### WRITTEN EXERCISE
Display every line of the listing below that contains the string "instances". Treat uppercase and lowercase letters as different.

### GIVEN RECORDS

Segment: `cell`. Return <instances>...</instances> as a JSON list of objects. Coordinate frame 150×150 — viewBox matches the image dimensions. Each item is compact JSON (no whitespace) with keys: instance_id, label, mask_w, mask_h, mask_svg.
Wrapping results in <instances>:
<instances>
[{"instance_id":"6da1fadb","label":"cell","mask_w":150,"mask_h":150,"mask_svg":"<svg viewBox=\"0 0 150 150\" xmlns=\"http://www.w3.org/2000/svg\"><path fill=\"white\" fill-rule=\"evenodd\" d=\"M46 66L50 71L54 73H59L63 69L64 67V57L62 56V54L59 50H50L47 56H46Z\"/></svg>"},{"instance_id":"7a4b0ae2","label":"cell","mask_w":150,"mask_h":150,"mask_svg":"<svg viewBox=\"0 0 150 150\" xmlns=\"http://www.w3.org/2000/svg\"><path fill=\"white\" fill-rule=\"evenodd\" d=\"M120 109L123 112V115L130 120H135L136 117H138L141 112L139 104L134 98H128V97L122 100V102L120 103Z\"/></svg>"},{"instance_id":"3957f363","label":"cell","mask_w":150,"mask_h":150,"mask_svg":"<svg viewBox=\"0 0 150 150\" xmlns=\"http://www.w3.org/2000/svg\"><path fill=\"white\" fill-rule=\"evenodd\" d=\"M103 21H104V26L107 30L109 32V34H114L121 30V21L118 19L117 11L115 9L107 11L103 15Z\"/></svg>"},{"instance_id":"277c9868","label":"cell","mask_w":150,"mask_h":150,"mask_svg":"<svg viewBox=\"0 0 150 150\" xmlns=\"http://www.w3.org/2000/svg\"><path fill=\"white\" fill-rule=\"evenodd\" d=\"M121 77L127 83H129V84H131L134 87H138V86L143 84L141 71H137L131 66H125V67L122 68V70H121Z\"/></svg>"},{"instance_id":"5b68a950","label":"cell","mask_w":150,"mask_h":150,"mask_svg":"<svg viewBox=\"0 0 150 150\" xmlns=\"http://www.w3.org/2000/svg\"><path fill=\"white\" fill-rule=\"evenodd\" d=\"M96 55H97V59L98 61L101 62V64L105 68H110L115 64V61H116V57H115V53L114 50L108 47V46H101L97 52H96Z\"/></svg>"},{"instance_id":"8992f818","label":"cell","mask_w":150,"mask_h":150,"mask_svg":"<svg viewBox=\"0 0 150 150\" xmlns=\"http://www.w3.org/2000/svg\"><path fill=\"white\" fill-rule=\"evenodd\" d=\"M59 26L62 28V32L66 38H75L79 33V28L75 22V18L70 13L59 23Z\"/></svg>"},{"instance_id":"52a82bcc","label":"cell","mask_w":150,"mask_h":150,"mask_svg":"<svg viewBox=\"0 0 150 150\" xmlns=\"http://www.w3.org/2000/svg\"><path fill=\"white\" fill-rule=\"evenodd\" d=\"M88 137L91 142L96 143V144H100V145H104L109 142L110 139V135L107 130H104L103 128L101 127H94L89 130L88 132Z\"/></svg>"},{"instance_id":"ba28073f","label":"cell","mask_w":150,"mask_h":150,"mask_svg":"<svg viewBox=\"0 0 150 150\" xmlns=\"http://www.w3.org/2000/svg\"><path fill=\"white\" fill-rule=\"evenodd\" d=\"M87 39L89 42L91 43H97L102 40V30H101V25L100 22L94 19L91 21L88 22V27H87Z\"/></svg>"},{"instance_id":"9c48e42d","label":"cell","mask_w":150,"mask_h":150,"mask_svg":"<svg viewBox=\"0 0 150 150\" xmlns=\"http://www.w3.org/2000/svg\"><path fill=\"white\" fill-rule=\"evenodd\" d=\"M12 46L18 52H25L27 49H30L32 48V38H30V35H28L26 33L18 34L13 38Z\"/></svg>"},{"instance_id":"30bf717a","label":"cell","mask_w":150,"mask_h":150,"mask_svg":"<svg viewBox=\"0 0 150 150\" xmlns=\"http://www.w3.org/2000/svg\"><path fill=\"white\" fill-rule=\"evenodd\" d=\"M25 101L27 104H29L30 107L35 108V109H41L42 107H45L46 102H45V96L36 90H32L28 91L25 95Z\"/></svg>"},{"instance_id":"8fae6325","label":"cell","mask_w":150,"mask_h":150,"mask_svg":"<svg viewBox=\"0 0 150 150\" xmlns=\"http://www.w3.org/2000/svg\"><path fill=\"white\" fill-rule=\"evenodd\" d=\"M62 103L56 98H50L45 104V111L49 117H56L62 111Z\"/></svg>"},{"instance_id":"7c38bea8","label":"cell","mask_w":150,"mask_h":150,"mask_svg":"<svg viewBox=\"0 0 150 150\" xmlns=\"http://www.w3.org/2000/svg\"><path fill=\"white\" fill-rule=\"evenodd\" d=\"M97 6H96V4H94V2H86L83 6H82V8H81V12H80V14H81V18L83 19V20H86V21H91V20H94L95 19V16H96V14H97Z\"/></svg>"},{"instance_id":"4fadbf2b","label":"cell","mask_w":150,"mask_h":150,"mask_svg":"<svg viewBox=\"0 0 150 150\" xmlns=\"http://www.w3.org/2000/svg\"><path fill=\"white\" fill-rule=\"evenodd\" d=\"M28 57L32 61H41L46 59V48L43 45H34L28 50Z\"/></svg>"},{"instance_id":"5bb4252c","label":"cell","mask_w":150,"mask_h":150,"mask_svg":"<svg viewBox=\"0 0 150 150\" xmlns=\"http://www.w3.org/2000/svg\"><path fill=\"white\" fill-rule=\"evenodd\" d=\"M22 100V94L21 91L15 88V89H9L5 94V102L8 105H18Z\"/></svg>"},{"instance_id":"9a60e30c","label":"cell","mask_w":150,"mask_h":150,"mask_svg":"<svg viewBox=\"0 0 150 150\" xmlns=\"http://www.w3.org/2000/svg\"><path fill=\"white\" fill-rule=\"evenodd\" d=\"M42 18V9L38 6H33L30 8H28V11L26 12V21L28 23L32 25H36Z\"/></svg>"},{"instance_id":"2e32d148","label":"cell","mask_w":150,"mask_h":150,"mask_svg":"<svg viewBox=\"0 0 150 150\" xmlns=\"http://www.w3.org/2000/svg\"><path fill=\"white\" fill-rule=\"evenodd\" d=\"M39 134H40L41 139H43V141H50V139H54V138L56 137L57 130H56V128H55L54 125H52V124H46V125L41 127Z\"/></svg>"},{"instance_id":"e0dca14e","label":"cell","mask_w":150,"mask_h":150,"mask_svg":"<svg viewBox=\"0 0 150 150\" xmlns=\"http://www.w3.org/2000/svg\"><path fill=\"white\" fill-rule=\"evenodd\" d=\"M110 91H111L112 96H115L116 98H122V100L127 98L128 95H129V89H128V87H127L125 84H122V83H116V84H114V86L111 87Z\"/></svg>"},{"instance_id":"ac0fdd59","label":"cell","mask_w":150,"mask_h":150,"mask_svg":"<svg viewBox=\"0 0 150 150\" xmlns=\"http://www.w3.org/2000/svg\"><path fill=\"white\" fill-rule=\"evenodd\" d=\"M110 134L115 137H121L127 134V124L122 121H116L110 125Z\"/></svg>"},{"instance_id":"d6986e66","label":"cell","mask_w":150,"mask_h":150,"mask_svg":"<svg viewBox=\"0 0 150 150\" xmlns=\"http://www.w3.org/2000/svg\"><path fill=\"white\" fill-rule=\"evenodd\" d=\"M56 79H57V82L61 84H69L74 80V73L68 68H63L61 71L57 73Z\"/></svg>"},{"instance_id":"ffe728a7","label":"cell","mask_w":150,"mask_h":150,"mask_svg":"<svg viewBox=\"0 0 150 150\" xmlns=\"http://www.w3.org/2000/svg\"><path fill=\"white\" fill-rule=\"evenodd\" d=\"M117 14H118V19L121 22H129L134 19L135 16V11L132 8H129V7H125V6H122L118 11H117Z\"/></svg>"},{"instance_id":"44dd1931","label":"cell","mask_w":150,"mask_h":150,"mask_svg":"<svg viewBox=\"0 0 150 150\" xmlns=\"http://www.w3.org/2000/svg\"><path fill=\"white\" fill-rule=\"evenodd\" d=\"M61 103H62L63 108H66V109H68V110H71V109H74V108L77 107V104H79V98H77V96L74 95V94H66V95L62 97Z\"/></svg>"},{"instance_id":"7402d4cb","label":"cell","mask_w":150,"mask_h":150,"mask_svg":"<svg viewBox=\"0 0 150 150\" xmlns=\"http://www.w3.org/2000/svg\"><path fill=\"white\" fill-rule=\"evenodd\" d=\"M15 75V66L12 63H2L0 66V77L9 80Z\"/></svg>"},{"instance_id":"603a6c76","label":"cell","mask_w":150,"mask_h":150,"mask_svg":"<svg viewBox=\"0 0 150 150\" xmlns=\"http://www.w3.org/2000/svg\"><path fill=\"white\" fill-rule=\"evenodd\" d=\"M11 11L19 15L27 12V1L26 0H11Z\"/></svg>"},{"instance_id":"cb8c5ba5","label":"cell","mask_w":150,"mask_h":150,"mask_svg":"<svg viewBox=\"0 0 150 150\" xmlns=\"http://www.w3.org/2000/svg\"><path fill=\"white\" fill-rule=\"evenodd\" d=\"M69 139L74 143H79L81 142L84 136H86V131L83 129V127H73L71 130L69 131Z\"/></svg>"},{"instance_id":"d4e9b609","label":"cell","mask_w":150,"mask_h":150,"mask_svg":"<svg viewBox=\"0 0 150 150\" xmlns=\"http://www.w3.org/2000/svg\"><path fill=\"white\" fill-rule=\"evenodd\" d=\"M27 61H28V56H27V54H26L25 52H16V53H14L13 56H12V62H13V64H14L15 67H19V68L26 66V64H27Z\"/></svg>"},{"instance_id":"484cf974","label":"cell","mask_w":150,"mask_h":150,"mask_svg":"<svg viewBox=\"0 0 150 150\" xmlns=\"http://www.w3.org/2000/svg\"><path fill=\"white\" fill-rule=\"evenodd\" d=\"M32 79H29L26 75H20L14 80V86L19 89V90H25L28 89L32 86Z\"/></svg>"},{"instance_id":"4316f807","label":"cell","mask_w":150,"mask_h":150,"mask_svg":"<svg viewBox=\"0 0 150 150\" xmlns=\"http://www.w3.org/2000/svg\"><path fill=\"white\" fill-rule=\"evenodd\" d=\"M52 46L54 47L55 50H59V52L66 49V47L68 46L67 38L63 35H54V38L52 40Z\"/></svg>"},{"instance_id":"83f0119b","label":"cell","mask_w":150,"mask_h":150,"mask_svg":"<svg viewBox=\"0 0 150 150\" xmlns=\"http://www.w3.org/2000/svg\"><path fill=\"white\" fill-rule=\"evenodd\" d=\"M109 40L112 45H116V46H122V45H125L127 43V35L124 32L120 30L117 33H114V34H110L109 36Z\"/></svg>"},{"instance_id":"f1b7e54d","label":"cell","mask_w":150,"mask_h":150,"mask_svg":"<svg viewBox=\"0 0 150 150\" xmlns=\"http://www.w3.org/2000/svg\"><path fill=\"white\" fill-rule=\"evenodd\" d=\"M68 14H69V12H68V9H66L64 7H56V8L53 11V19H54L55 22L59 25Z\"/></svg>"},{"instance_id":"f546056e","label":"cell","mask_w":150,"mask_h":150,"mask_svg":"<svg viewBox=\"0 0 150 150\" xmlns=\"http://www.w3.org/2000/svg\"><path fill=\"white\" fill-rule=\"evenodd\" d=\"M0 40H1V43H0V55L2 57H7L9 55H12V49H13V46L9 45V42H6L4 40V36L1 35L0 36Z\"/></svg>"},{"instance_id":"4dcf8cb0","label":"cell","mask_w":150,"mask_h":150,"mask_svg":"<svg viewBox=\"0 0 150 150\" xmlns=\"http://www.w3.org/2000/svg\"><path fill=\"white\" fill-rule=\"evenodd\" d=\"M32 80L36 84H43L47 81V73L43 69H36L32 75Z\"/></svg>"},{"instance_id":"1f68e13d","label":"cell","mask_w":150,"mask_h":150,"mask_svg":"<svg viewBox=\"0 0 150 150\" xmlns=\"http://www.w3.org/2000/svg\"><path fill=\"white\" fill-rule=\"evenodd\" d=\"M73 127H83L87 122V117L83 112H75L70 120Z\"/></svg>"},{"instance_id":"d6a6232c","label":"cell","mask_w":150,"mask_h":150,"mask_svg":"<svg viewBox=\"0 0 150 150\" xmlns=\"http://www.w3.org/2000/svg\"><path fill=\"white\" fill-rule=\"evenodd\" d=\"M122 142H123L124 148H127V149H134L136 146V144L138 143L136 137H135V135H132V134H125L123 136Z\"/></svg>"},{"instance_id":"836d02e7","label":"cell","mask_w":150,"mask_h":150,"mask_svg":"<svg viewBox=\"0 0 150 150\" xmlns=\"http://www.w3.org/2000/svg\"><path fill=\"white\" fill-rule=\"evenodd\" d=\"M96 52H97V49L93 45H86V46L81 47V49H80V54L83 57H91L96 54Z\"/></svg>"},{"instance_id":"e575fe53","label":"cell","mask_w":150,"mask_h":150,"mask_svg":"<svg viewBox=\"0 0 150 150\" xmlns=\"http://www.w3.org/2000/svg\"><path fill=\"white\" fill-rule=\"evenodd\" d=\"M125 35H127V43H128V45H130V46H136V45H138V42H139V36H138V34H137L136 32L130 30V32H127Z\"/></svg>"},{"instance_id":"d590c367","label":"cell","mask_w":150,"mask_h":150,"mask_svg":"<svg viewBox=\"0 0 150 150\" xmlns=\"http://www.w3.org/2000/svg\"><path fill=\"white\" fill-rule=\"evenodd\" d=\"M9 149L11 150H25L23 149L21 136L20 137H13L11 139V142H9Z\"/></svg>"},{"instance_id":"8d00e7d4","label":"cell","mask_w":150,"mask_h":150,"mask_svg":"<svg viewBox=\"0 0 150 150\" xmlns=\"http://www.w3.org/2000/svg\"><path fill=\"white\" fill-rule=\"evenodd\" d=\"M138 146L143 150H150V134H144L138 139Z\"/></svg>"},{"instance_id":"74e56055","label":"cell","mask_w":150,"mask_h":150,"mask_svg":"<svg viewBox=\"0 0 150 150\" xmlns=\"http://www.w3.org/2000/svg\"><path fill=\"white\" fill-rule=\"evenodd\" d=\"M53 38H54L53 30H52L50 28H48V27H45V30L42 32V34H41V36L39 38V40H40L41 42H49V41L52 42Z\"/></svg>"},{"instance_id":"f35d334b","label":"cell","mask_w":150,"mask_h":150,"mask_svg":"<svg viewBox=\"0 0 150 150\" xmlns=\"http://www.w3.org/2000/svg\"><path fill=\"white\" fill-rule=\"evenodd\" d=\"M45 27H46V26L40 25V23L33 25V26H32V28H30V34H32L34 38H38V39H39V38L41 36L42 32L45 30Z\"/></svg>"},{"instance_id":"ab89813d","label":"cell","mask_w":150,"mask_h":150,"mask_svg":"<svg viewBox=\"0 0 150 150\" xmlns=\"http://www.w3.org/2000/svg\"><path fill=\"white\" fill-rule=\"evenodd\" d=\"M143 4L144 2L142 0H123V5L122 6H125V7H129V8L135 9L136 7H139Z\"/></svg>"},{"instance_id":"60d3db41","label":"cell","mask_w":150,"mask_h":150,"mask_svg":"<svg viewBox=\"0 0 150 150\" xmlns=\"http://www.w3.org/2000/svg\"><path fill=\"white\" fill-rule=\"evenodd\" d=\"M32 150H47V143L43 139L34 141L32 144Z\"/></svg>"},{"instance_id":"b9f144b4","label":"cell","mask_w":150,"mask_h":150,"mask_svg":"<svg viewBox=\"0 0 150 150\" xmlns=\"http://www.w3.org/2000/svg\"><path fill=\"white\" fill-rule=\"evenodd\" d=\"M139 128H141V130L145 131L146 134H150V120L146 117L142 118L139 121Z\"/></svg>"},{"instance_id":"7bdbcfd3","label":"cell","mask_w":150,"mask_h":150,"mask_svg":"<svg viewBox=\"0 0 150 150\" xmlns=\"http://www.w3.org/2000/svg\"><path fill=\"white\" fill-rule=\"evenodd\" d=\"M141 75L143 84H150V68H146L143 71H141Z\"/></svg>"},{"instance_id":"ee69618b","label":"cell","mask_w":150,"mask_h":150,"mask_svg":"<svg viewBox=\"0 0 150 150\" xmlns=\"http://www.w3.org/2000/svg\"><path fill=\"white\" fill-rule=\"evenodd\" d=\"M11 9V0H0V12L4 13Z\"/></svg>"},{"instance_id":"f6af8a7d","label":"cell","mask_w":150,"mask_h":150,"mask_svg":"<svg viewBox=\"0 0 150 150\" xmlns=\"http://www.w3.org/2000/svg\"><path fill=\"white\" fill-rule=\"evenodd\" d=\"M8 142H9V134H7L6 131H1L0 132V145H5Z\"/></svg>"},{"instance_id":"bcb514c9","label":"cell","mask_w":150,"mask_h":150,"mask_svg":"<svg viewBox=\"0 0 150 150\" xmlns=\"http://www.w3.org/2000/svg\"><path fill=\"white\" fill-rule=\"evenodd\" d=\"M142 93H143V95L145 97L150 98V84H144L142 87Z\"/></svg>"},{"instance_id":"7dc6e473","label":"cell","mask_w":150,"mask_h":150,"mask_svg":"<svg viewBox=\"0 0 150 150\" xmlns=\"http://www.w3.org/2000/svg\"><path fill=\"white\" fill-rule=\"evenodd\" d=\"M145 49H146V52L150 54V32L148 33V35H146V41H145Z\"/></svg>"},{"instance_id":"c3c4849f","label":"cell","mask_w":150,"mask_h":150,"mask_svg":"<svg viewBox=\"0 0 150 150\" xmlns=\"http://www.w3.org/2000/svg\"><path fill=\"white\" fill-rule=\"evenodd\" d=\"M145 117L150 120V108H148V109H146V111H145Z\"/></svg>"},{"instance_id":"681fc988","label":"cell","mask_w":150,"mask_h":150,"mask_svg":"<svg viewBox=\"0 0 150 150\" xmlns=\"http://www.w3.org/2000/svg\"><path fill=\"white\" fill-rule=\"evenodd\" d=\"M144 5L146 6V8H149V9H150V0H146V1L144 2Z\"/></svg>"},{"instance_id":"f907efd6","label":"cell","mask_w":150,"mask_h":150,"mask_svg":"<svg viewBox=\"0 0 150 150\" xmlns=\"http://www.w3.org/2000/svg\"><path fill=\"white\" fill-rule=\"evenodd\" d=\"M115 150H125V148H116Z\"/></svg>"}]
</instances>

### REPLY
Segment: `cell`. Return <instances>...</instances> as a JSON list of objects. Coordinate frame 150×150 — viewBox matches the image dimensions. Each item is compact JSON (no whitespace) with keys: instance_id, label, mask_w, mask_h, mask_svg.
Wrapping results in <instances>:
<instances>
</instances>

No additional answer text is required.